Des panneaux solaires bourgeonnent un peu partout sur des territoires agricoles en France, en Italie, en Allemagne. Autant de pays qui voient l’opportunité de verdir leur « mix énergétique » à bas coût. Mais les conséquences sur le prix du foncier et la production alimentaire inquiètent des agriculteurs. En Belgique une circulaire cadenasse, pour l’instant, ce phénomène. Pour combien de temps ?
Impossible de le louper. En roulant sur l’E411, au sud de Namur, la présence massive du champ de panneaux photovoltaïques attire les regards. Cette étendue de plus de 15.000 panneaux totalement opérationnels depuis octobre 2023 est, en Belgique, unique en son genre. Il s’agit de la première tentative significative « d’agrivoltaïsme », du nom de ces projets alliant agriculture et production d’énergie solaire.

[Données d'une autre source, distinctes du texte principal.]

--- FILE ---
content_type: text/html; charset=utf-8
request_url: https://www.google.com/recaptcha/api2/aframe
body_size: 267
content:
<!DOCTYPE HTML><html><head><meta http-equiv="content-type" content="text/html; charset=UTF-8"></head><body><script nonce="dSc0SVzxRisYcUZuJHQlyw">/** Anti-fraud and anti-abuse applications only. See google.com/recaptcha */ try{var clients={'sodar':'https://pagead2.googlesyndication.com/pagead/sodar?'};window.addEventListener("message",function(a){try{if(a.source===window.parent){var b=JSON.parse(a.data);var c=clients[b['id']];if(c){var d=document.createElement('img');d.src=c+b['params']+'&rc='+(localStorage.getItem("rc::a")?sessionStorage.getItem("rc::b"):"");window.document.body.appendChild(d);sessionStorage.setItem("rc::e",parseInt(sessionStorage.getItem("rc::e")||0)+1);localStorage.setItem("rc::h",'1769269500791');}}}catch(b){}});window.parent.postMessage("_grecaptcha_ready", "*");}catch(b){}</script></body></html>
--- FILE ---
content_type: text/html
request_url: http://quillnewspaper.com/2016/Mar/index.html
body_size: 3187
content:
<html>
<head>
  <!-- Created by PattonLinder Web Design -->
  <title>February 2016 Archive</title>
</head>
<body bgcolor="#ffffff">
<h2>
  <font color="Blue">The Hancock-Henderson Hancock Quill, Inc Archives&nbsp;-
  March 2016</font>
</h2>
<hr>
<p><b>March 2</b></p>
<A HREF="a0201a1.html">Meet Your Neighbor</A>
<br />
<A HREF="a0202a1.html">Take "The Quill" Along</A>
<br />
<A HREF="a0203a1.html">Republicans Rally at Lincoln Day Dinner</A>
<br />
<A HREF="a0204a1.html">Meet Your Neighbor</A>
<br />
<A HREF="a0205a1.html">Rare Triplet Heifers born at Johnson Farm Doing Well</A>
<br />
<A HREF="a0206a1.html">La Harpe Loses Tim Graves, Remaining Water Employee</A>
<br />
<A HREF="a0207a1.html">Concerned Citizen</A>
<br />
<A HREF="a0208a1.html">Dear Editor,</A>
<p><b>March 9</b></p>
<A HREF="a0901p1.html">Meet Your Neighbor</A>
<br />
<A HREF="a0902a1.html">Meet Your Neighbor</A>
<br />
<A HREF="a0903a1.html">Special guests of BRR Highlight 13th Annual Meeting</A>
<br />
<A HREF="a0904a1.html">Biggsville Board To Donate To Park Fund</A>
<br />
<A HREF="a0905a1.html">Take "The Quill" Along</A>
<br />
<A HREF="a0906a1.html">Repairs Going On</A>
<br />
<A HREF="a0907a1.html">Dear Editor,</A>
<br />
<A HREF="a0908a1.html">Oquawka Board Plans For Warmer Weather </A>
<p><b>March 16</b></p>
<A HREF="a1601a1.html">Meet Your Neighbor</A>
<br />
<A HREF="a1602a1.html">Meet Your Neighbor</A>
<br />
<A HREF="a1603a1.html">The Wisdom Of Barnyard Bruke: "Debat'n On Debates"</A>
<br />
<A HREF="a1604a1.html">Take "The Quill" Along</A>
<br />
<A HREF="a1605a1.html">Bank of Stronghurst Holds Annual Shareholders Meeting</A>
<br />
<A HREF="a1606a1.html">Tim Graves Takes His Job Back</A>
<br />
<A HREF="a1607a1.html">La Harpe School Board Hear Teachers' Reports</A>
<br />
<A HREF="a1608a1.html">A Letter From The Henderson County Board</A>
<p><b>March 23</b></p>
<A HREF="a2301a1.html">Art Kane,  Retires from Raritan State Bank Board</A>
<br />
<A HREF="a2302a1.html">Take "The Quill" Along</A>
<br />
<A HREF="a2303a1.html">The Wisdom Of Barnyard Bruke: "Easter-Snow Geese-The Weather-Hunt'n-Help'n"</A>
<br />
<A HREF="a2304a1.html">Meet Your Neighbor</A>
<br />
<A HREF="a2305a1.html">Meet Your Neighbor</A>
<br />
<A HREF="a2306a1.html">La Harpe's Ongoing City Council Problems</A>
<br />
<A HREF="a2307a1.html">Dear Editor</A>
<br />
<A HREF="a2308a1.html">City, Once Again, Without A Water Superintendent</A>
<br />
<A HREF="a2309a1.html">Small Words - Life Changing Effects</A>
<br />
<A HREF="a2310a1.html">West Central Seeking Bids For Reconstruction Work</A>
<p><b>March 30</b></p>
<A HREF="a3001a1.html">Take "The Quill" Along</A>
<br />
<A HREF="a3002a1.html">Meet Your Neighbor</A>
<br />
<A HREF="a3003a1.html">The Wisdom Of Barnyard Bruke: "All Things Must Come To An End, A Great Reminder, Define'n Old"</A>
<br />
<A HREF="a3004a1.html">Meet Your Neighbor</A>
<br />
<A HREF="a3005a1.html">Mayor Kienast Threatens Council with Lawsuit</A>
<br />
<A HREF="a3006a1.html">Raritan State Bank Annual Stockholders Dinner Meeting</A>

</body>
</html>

Cet article a été publié dans un numéro spécial consacré aux élections en 2024 (communales, provinciales, régionales, fédérales et européennes). Nous y abordions, sans prétendre à l’exhaustivité, une série de chantiers concrets dont le monde politique aurait pu s’emparer.
Côté agricole, Ether Energy, le promoteur belge du projet, recense la présence de 200 moutons destinés à une consommation de viande locale, en circuit court, et annonce la production de trois tonnes de miel. Côté énergie, la start-up belge vante une production d’électricité verte équivalant à la consommation de 3.000 foyers.
Aux yeux des promoteurs du projet, un tel champ concilie transition énergétique et transition agricole, grâce à des élevages extensifs. Bref, avec l’agrivoltaïsme on aurait enfin trouvé la clé magique des enjeux planétaires, en mariant indépendance énergétique et production alimentaire locale.